- Dataset entries -
______
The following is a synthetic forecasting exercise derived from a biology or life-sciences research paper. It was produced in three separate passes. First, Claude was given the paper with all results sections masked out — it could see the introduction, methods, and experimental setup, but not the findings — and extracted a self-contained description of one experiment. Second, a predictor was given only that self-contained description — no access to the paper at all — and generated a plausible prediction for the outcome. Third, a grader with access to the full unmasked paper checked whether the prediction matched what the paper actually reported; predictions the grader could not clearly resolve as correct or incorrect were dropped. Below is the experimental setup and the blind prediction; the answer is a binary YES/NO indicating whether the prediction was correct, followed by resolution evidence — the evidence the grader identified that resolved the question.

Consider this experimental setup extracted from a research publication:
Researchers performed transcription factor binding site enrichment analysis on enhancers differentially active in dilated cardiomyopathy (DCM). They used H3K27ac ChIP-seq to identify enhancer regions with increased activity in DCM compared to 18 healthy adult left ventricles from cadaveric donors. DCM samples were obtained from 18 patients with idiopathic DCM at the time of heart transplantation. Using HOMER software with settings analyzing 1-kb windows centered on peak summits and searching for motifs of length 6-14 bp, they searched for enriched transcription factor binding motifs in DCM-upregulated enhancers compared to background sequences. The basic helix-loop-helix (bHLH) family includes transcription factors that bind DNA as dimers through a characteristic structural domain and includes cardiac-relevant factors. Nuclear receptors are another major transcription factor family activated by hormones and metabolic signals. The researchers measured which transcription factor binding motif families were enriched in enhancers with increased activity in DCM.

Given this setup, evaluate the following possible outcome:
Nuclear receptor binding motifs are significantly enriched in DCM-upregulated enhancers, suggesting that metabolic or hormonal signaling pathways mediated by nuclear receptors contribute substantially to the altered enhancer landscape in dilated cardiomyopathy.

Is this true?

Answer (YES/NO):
______
With the line containing "Given this setup, evaluate" as the first and the last line of the records as the final one, print exactly the lines in that span.

Given this setup, evaluate the following possible outcome:
Nuclear receptor binding motifs are significantly enriched in DCM-upregulated enhancers, suggesting that metabolic or hormonal signaling pathways mediated by nuclear receptors contribute substantially to the altered enhancer landscape in dilated cardiomyopathy.

Is this true?

Answer (YES/NO):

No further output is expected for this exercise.